If you shopped in a brick-and-mortar Forever 21 store this year, your credit card information may have been compromised due to the company’s failure to turn on encryption in some of its point-of-sale terminals.
In mid-November, Forever 21 admitted that a third party “suggested” there might have been unauthorized access to payment card data. On December 28, the company revealed more details about the breach without actually saying how many customers were potentially affected or even which stores had the compromised POS devices.
For starters, the investigation into the security incident revealed that hackers had access to customers’ payment card data for up to seven months in 2017 – from April 3 to November 18. Attackers had obtained network access and installed malware meant to harvest credit card data. But the real mind-blower is that encryption was not even turned on in some of Forever 21’s POS devices.

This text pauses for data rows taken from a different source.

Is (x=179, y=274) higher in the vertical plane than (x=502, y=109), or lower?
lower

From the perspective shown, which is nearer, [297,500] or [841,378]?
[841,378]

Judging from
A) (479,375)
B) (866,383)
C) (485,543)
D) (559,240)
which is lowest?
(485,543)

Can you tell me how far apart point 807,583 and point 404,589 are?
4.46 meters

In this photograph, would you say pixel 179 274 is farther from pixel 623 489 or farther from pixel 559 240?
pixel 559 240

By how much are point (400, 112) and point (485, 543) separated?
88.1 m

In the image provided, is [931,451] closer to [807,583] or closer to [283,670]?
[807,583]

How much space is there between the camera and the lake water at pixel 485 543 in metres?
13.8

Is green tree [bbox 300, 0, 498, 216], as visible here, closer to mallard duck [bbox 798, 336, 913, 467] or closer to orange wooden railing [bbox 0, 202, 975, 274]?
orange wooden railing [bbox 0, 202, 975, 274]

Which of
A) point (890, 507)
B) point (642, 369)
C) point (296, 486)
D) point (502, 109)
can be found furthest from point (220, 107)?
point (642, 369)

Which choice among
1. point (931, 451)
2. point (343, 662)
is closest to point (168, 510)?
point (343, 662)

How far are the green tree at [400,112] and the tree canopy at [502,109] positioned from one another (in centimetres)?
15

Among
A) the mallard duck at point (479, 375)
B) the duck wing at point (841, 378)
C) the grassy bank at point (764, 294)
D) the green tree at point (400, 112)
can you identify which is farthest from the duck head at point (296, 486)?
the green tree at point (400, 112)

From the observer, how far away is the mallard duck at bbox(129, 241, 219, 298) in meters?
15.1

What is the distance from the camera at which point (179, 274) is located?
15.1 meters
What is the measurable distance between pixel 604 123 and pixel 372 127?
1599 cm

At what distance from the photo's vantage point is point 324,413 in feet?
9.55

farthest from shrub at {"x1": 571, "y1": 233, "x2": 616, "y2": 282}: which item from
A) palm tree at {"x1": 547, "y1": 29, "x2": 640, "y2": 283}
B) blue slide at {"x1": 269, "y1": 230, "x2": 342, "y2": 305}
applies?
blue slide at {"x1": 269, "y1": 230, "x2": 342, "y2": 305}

Sure, the company said it implemented encryption technology in 2015; yet the “leading payment technology and security firms” investigating the unauthorized access determined the built-in encryption on some POS devices “was not always on.”
According to newest payment card security incident report, Forever 21 explained that, in addition to the lack of encryption in some of the retail stores’ POS devices, investigators hired in October “found signs of unauthorized network access and installation of malware on some POS devices designed to search for payment card data.”
The malware, Forever 21 said, “searched only for track data read from a payment card as it was being routed through the POS device. In most instances, the malware only found track data that did not have cardholder name – only card number, expiration date, and internal verification code – but occasionally the cardholder name was found.”